▶ **Problem to work on**: Rewrite the listing below as a Markdown table with the columns "No." and "Line," giving each non-blank line its own numbered row. Skip the blank lines and leave the pictures out.

▶ **Material to process**:
● ● ●
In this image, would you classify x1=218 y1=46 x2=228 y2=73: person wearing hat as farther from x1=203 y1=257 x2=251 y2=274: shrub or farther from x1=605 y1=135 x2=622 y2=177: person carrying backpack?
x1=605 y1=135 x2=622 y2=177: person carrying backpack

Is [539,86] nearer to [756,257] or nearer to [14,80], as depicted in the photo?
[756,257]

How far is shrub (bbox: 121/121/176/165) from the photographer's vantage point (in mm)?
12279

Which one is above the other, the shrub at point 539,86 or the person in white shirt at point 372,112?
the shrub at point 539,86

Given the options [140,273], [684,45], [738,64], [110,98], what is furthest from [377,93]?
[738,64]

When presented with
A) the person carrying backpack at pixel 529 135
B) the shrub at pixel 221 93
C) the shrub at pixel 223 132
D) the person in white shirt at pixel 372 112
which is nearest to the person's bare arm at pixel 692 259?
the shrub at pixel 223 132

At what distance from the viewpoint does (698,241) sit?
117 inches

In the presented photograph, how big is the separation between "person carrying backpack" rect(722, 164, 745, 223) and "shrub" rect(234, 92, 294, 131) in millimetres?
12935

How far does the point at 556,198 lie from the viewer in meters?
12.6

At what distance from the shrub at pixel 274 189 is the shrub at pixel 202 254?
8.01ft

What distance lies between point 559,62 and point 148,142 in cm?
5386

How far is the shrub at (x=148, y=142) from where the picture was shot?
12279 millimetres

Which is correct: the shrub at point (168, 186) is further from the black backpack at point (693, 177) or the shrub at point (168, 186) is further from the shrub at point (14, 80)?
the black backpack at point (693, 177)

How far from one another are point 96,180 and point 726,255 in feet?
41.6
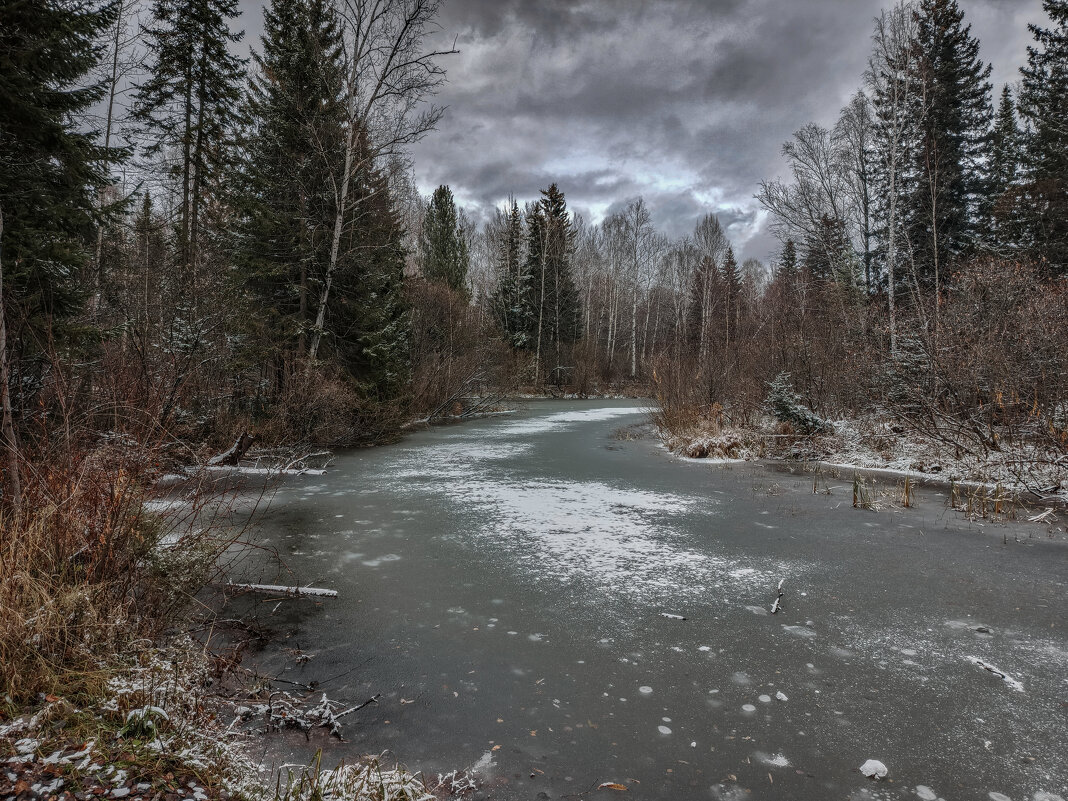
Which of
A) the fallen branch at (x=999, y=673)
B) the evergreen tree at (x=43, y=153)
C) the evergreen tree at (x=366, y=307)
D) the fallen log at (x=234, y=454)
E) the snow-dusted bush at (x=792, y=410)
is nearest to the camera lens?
the fallen branch at (x=999, y=673)

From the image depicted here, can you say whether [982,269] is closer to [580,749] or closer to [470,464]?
[470,464]

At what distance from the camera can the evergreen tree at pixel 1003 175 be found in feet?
65.2

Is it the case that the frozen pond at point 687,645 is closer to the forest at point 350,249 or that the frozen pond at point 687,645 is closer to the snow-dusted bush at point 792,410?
the forest at point 350,249

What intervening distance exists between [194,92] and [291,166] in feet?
16.6

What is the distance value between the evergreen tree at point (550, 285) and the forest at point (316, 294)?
1127 centimetres

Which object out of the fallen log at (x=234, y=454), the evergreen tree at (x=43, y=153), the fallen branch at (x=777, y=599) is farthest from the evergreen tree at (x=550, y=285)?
the fallen branch at (x=777, y=599)

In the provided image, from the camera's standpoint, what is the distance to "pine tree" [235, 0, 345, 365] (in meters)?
12.8

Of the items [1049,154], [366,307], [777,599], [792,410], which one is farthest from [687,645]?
[1049,154]

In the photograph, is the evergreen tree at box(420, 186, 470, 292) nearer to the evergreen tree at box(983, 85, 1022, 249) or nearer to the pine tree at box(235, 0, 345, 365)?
the pine tree at box(235, 0, 345, 365)

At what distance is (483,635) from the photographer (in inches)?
147

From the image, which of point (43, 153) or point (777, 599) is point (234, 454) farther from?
point (777, 599)

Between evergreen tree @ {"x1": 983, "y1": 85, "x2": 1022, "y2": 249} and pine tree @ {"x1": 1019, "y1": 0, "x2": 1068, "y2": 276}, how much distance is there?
1.73 ft

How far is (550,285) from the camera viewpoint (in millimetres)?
36406

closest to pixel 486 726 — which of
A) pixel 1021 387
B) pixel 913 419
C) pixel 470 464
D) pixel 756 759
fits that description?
pixel 756 759
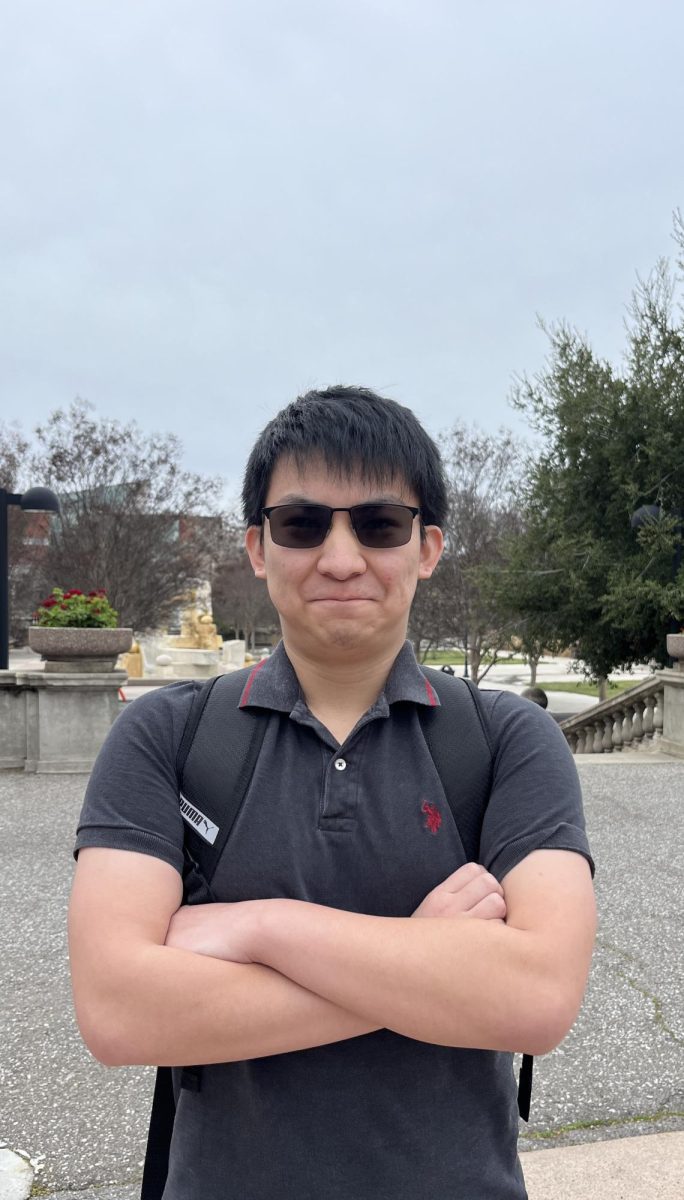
● ● ●
▶ **The completed task**:
| No. | Line |
|---|---|
| 1 | In this image, would you classify x1=218 y1=46 x2=228 y2=73: person wearing hat as farther from x1=203 y1=257 x2=251 y2=274: shrub or farther from x1=605 y1=135 x2=622 y2=177: person carrying backpack? |
| 2 | x1=605 y1=135 x2=622 y2=177: person carrying backpack |
| 3 | Is [539,86] nearer to [756,257] or nearer to [14,80], as depicted in the photo? |
| 4 | [756,257] |
| 5 | How far is shrub (bbox: 121/121/176/165) from the photographer's vantage point (in mm)? |
| 6 | 12279 |
| 7 | Which one is above the other, the shrub at point 539,86 or the person in white shirt at point 372,112? |
| 8 | the shrub at point 539,86 |
| 9 | Given the options [140,273], [684,45], [738,64], [110,98], what is furthest from [377,93]? |
| 10 | [738,64] |
| 11 | When presented with |
| 12 | A) the person carrying backpack at pixel 529 135 |
| 13 | B) the shrub at pixel 221 93 |
| 14 | C) the shrub at pixel 223 132 |
| 15 | D) the person in white shirt at pixel 372 112 |
| 16 | which is nearest to the person's bare arm at pixel 692 259? |
| 17 | the shrub at pixel 223 132 |
| 18 | At what distance from the viewpoint does (698,241) sit? |
| 19 | 117 inches |
| 20 | In the presented photograph, how big is the separation between "person carrying backpack" rect(722, 164, 745, 223) and "shrub" rect(234, 92, 294, 131) in millimetres? |
| 21 | 12935 |
| 22 | How far does the point at 556,198 lie from the viewer in meters? |
| 23 | 12.6 |
| 24 | At what distance from the shrub at pixel 274 189 is the shrub at pixel 202 254? |
| 25 | 8.01ft |
| 26 | What distance lies between point 559,62 and point 148,142 in cm? |
| 27 | 5386 |
| 28 | How far is the shrub at (x=148, y=142) from where the picture was shot? |
| 29 | 12279 millimetres |
| 30 | Which is correct: the shrub at point (168, 186) is further from the black backpack at point (693, 177) or the shrub at point (168, 186) is further from the shrub at point (14, 80)? |
| 31 | the black backpack at point (693, 177) |
| 32 | How far from one another are point 96,180 and point 726,255 in feet? |
| 33 | 41.6 |
| 34 | Which of |
| 35 | A) the fallen branch at (x=999, y=673) |
| 36 | B) the evergreen tree at (x=43, y=153) |
| 37 | C) the evergreen tree at (x=366, y=307) |
| 38 | D) the fallen log at (x=234, y=454) |
| 39 | E) the snow-dusted bush at (x=792, y=410) |
| 40 | is nearest to the camera lens? |
| 41 | the fallen branch at (x=999, y=673) |
| 42 | From the image depicted here, can you say whether [982,269] is closer to [580,749] or closer to [470,464]? |
| 43 | [470,464] |
| 44 | At what distance from the camera can the evergreen tree at pixel 1003 175 be found in feet? |
| 45 | 65.2 |
| 46 | Is it the case that the frozen pond at point 687,645 is closer to the forest at point 350,249 or that the frozen pond at point 687,645 is closer to the snow-dusted bush at point 792,410? |
| 47 | the forest at point 350,249 |
| 48 | What intervening distance exists between [194,92] and [291,166] in feet? |
| 49 | 16.6 |
| 50 | What is the distance value between the evergreen tree at point (550, 285) and the forest at point (316, 294)? |
| 51 | 1127 centimetres |
| 52 | Which object out of the fallen log at (x=234, y=454), the evergreen tree at (x=43, y=153), the fallen branch at (x=777, y=599) is farthest from the evergreen tree at (x=550, y=285)? |
| 53 | the fallen branch at (x=777, y=599) |
| 54 | In the provided image, from the camera's standpoint, what is the distance to "pine tree" [235, 0, 345, 365] (in meters)? |
| 55 | 12.8 |
| 56 | Of the items [1049,154], [366,307], [777,599], [792,410], which one is farthest from [687,645]? |
| 57 | [1049,154] |
| 58 | In the photograph, is the evergreen tree at box(420, 186, 470, 292) nearer to the evergreen tree at box(983, 85, 1022, 249) or nearer to the pine tree at box(235, 0, 345, 365)? |
| 59 | the pine tree at box(235, 0, 345, 365) |
| 60 | At what distance is (483,635) from the photographer (in inches)? |
| 61 | 147 |
| 62 | From the image, which of point (43, 153) or point (777, 599) is point (234, 454) farther from? |
| 63 | point (777, 599) |
| 64 | Between evergreen tree @ {"x1": 983, "y1": 85, "x2": 1022, "y2": 249} and pine tree @ {"x1": 1019, "y1": 0, "x2": 1068, "y2": 276}, how much distance is there? |
| 65 | 1.73 ft |
| 66 | How far is (550,285) from the camera viewpoint (in millimetres)? |
| 67 | 36406 |
| 68 | closest to pixel 486 726 — which of |
| 69 | A) pixel 1021 387 |
| 70 | B) pixel 913 419 |
| 71 | C) pixel 470 464 |
| 72 | D) pixel 756 759 |
| 73 | fits that description? |
| 74 | pixel 756 759 |